Le 8 décembre dernier, en réponse à notre collègue Laure SCHNEITER, vous réaffirmiez l'abandon de ces réserves au droit des numéros 14 à 24 de la rue des Pavillons. C'est vrai mais pourquoi exclure le n° 12, un beau bâtiment d'un étage que vous avez déjà préempté et qui est aujourd'hui muré, support des spectres humains du grand fresquiste Ménager.
De même pour la partie impaire de la rue des Pavillons qui nous concerne aujourd'hui et pour la rue de Pelleport où les réserves sont maintenues.
Pourquoi persistez vous à vouloir démolir les 133 et 135 rue de Pelleport et 13 rue des Pavillons ?
Vous annoncez que ces démolitions permettront la réalisation d'un programme de logements.
Monsieur le Maire, il faudrait être plus précis. Pour cette deuxième phase, il s'agirait de 21 P.L.I., selon la délibération du 8 décembre dernier, 20 logements selon le projet affiché sur le terrain, mais une dizaine seulement selon une note technique de vos services préalable à cette délibération.
Pourtant, vous le savez, le Préfet de Paris vous a déjà sanctionné sur l'imprécision de vos délibérations notamment en 1996 concernant celle du 18 septembre 1995 relative à cette opération.
Monsieur le Maire, ressaisissez vous !
M. Jean-François LEGARET, adjoint, président. - Monsieur BULTÉ pour répondre à M. BLET.
M. Michel BULTÉ, adjoint, au nom de la 6e Commission. - Merci, Monsieur le Maire, avant d'aller prendre un verre avec M. BLET chez " Pascaline ", je voudrais lui répondre sur ce projet de délibération.
Je rappellerai que notre Conseil a approuvé en décembre 1997 ce projet de délibération relatif à la mise en oeuvre de la Déclaration d'utilité publique de la deuxième phase de l'opération Pavillons-Pelleport intéressant les immeubles faisant l'objet de notre projet de délibération.
La première phase de l'opération Pavillons-Pelleport portant sur la réalisation du programme de 9 logements et d'un parking est en cours sur les terrains des immeubles préemptés au 15, 15bis et 17 rue des Pavillons et 129 et 131 rue Pelleport.
La procédure de la Déclaration d'utilité publique permettra à la Ville d'acquérir le reste des lots dans l'ensemble des immeubles visés par notre projet de délibération, afin de réaliser après leur libération une opération démolition-reconstruction d'une autre dizaine de logements, pour une surface globale pour être précis, Monsieur BLET, de 611 mètres carrés. Les lots d'ores et déjà acquis par la Ville dans l'immeuble situé au 135 rue Pelleport sont libres de toute occupation.

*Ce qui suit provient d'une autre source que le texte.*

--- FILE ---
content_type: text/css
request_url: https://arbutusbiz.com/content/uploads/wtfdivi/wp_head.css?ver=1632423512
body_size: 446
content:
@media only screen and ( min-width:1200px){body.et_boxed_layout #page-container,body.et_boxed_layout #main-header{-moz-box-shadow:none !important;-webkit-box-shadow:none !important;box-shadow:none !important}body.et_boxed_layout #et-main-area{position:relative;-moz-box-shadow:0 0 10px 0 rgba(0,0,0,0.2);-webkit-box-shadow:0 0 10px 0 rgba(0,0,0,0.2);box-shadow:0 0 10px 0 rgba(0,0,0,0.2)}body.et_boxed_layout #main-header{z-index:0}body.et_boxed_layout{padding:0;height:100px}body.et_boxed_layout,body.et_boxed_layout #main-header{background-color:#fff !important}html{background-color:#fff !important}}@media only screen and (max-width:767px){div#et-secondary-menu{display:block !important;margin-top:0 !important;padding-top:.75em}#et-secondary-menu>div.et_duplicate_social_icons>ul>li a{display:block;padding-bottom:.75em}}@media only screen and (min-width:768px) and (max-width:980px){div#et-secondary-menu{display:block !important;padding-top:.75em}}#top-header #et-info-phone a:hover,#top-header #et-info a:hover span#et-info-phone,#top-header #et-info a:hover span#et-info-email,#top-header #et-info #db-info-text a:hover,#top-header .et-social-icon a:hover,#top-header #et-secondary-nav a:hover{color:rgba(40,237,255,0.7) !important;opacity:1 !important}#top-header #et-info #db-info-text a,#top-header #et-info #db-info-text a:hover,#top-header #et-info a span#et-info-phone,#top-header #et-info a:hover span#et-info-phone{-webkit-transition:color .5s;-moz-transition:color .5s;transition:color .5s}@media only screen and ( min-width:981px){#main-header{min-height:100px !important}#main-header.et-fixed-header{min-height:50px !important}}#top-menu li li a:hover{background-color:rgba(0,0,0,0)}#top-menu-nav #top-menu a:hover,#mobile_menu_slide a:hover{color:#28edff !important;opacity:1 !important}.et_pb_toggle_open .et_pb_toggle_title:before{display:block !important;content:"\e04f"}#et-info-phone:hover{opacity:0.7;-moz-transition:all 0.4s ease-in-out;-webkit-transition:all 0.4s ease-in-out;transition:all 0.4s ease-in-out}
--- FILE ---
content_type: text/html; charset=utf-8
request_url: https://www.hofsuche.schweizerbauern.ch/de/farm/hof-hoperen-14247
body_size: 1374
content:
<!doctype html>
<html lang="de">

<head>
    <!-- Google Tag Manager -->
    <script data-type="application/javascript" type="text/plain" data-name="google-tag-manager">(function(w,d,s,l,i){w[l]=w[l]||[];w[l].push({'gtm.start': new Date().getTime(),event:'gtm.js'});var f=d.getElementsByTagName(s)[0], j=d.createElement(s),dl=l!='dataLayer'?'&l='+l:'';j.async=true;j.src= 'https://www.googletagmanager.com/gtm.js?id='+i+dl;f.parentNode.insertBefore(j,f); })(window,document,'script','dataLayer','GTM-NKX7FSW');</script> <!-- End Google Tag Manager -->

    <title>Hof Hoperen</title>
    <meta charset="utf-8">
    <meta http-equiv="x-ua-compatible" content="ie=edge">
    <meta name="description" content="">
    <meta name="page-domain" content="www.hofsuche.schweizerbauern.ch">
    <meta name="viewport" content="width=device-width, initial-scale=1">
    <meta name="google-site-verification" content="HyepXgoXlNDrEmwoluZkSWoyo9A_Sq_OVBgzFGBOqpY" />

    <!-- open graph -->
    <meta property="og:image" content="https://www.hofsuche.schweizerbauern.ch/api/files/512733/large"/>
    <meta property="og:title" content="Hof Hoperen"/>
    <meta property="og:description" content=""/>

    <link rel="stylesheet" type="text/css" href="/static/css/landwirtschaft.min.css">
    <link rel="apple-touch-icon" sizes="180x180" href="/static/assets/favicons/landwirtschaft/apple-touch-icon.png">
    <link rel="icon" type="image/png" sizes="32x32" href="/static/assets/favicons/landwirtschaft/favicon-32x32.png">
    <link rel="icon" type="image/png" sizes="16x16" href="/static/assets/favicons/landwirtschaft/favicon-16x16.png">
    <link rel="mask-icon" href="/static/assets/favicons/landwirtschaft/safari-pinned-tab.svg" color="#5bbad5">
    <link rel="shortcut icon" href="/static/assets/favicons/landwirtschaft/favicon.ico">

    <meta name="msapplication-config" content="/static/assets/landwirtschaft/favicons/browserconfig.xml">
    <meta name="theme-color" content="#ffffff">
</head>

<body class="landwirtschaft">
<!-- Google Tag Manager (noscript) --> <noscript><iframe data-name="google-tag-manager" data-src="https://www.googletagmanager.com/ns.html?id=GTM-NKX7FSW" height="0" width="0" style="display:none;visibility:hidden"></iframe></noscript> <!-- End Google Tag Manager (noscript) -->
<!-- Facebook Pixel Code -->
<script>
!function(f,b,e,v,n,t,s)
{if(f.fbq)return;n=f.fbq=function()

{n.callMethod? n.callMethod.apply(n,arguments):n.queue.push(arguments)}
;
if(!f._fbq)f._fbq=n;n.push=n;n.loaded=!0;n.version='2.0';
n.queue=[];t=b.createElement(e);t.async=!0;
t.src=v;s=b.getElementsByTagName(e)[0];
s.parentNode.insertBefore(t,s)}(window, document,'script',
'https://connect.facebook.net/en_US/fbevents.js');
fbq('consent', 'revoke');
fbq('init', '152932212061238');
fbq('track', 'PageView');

Il est à noter que l'immeuble que j'ai cité se trouve dans un état très dégradé, dans un très mauvais état général en raison notamment du caractère dangereux des escaliers, de la façade et des accès de l'immeuble.
L'approbation par le Conseil de Paris de ce projet de délibération permettrait, outre l'augmentation du nombre de logements neufs, de poursuivre conformément aux réserves de voirie inscrites au P.O.S. de Paris l'élargissement, ce qui est important, de la rue Pelleport et de la rue des Pavillons, contribuant à l'amélioration du fonctionnement du carrefour formé par les rues Pavillons, Pelleport et Borégo ainsi que de la rue de la Duée, dans le 20e.
Je rappellerai là encore qu'avant de proposer ce projet de délibération, nous en avons largement débattu avec les élus de l'arrondissement et que le Conseil du 20e arrondissement s'est prononcé à l'unanimité pour ce projet de délibération.
Merci, mes chers collègues.
M. Jean-François LEGARET, adjoint, président. -
Je mets aux voix, à main levée, le projet de délibération DLH 66.
Qui est pour ?
Contre ?
Abstentions ?
Le projet de délibération est adopté à la majorité, Mme SCHNEITER et M. BLET ayant voté contre. (1998, DLH 66).